A giant blob of brown seaweed may soon settle along swaths of beaches in Florida and across the Gulf of Mexico, scientists warn, fouling popular tourist destinations for months.
The seaweed — a type of leafy, floating algae called sargassum — usually spends most of the year bobbing in a 5,000-mile-wide mass across the Atlantic Ocean. The sargassum is generally beneficial while out at sea, providing food and breeding grounds for a variety of species, including fish, sea turtles and marine birds.
The true peril of sargassum comes when it washes ashore. The seaweed begins to rot after a few days on land, releasing hydrogen sulfide gas that smells like rotten eggs and leaving behind brown sludge that can foul beaches for weeks. Hydrogen sulfide can threaten human health, and the sheer amount of seaweed can be too much for local crews to deal with.
Parts of the Yucatán Peninsula in Mexico were shrouded in an estimated 200 tons of sargassum earlier in March, prompting warnings of “excessive” levels of seaweed near the popular Playa del Carmen.
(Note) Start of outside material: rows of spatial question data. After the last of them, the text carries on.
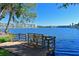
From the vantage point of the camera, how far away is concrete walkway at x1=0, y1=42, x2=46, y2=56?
5.79 m

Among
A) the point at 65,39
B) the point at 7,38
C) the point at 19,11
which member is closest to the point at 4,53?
the point at 7,38

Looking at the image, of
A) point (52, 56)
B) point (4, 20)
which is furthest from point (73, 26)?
point (4, 20)

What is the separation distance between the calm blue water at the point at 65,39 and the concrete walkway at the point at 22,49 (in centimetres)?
17

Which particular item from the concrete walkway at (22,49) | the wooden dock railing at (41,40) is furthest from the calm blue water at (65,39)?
the concrete walkway at (22,49)

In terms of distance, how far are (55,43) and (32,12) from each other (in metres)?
0.49

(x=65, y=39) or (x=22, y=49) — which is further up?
(x=65, y=39)

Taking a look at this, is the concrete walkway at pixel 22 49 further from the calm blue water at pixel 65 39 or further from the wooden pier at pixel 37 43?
the calm blue water at pixel 65 39

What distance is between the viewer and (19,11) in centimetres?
586

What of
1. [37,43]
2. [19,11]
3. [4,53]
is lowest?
[4,53]

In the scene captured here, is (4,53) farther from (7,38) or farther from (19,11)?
(19,11)

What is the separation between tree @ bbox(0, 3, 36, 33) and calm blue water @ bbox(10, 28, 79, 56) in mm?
147

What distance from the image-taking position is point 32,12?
5832mm

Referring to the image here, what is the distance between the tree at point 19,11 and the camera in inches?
228

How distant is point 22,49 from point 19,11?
0.49m
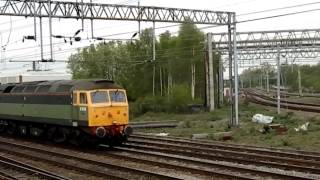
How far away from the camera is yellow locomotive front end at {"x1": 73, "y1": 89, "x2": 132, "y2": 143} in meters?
22.6

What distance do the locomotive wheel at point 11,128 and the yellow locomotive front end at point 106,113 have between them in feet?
31.3

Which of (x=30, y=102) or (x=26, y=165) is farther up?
(x=30, y=102)

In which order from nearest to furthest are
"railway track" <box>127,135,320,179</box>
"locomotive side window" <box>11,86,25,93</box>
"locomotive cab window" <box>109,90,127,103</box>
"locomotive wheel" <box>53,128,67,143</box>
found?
"railway track" <box>127,135,320,179</box>
"locomotive cab window" <box>109,90,127,103</box>
"locomotive wheel" <box>53,128,67,143</box>
"locomotive side window" <box>11,86,25,93</box>

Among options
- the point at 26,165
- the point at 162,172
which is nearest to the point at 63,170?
the point at 26,165

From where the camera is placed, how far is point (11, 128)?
31891mm

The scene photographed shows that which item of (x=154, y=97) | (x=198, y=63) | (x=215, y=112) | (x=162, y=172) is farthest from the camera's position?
(x=198, y=63)

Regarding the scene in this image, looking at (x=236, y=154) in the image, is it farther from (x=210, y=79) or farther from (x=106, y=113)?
(x=210, y=79)

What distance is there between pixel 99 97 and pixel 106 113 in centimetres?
76

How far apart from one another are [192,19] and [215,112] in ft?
45.9

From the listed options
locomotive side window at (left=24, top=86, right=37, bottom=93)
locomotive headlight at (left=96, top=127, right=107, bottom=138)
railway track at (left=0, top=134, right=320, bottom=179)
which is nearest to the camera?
railway track at (left=0, top=134, right=320, bottom=179)

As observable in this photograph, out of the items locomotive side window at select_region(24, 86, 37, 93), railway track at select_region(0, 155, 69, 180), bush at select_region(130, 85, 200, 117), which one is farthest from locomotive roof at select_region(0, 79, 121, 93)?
bush at select_region(130, 85, 200, 117)

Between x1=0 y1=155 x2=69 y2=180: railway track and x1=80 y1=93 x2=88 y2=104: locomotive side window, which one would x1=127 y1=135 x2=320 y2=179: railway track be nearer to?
x1=80 y1=93 x2=88 y2=104: locomotive side window

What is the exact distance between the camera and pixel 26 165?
18.2m

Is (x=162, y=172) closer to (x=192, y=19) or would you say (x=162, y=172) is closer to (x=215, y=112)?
(x=192, y=19)
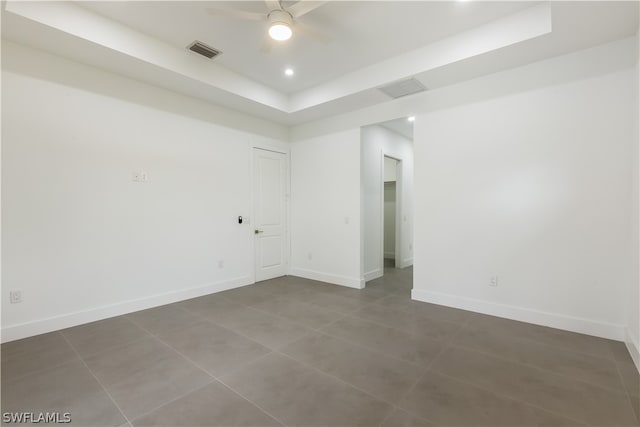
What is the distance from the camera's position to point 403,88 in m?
3.93

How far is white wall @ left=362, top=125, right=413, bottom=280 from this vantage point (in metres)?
5.06

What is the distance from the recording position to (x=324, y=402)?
1.94 meters

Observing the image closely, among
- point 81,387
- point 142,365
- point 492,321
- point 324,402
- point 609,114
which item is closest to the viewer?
point 324,402

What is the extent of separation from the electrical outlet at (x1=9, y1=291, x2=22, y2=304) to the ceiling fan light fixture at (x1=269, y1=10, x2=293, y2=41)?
3554 mm

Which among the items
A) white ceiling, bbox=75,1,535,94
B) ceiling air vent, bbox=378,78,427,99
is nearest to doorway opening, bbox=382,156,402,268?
ceiling air vent, bbox=378,78,427,99

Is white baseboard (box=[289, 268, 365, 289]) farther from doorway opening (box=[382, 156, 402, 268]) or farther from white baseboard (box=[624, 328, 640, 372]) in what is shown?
white baseboard (box=[624, 328, 640, 372])

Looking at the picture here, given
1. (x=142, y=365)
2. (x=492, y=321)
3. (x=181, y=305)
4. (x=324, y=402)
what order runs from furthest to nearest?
(x=181, y=305), (x=492, y=321), (x=142, y=365), (x=324, y=402)

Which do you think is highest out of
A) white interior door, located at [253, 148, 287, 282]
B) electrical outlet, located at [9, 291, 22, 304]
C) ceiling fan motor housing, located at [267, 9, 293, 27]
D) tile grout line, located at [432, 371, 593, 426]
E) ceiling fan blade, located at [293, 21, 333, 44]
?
ceiling fan motor housing, located at [267, 9, 293, 27]

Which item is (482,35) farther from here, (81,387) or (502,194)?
(81,387)

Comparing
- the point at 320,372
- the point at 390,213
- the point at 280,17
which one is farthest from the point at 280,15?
the point at 390,213

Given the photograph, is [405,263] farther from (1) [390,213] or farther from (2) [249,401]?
(2) [249,401]

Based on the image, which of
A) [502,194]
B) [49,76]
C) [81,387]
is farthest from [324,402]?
[49,76]

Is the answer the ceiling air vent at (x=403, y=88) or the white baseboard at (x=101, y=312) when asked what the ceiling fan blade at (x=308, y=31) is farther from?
Answer: the white baseboard at (x=101, y=312)

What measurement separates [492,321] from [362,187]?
8.52ft
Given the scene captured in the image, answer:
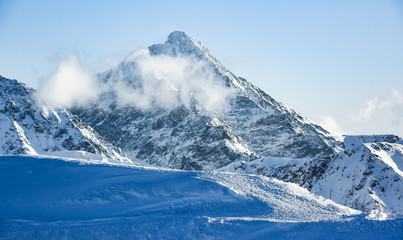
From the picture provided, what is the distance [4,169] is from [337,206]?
15.4m

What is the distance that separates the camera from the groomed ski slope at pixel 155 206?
1422 centimetres

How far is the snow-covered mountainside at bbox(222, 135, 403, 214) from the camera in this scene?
3514 inches

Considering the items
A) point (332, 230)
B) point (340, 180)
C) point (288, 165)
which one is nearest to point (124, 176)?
point (332, 230)

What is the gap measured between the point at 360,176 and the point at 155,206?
87.3 meters

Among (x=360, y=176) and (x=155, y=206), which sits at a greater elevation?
(x=360, y=176)

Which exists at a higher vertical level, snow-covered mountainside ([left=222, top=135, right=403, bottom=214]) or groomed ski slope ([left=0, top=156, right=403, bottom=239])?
snow-covered mountainside ([left=222, top=135, right=403, bottom=214])

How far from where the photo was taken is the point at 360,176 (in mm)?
94625

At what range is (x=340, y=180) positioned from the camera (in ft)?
320

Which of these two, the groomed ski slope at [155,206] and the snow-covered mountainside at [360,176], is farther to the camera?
the snow-covered mountainside at [360,176]

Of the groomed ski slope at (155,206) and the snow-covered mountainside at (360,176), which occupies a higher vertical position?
the snow-covered mountainside at (360,176)

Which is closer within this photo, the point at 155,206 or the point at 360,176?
the point at 155,206

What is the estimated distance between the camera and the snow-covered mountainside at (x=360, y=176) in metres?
89.2

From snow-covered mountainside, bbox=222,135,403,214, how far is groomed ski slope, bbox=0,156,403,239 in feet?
227

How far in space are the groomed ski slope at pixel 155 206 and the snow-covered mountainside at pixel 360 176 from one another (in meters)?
69.1
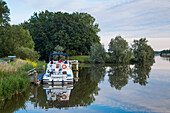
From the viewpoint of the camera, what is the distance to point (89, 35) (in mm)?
73188

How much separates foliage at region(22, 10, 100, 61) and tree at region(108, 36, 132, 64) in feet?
35.8

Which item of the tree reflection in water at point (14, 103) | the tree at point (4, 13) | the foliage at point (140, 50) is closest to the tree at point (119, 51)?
the foliage at point (140, 50)

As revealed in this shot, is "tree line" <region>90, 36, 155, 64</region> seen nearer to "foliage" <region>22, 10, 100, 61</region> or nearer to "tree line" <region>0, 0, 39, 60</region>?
"foliage" <region>22, 10, 100, 61</region>

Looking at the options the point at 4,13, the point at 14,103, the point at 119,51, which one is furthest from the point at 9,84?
the point at 119,51

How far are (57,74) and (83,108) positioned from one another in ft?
27.9

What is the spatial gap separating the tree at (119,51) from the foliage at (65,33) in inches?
429

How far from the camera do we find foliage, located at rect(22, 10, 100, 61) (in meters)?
68.7

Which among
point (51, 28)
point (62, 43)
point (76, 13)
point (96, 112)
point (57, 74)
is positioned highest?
point (76, 13)

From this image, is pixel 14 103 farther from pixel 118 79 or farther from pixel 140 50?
pixel 140 50

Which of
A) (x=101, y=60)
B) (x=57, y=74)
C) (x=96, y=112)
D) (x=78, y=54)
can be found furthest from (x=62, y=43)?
(x=96, y=112)

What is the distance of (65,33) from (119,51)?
68.0 ft

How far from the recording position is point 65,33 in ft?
227

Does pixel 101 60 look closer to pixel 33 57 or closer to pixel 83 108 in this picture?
pixel 33 57

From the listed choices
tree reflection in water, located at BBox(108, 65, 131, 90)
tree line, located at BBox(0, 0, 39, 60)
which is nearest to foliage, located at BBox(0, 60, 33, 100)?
tree reflection in water, located at BBox(108, 65, 131, 90)
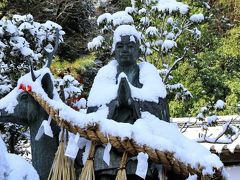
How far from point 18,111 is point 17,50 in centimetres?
451

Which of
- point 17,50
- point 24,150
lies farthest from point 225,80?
point 17,50

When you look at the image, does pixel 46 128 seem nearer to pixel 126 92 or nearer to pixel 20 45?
pixel 126 92

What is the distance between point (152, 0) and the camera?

Officials warned some beaches were at risk of 3 feet of seaweed accumulation in a week, with no signs of the sargassum diminishing as summer approaches.
Media in Key West also reported far earlier than normal sargassum deluges last week.
Past blooms have prompted a state of emergency in the Virgin Islands and fouled islands across the Caribbean, and they’re only getting bigger every year.
Scientists first noted the supercharged seaweed rafts in 2011. Some researchers hypothesize they may be getting bigger as runoff from fertilizer and agricultural waste flows into the ocean in greater amounts.
“These blooms are getting bigger and bigger, and this year looks like it’s going to be the biggest year yet on record,” Brian Lapointe, a research professor at Florida Atlantic University, told The New York Times. “This is quite early to see this much, this soon.”
Large stretches of sargassum are currently floating in the northern Caribbean and near the east of Mexico’s Yucatán Peninsula.
The University of South Florida, which monitors the annual seaweed bloom, is predicting 2023 will be a “major” sargassum year, upending tourists’ plans and threatening coastal ecosystems.
Scientists said they expect the sargassum scourge to become the new normal.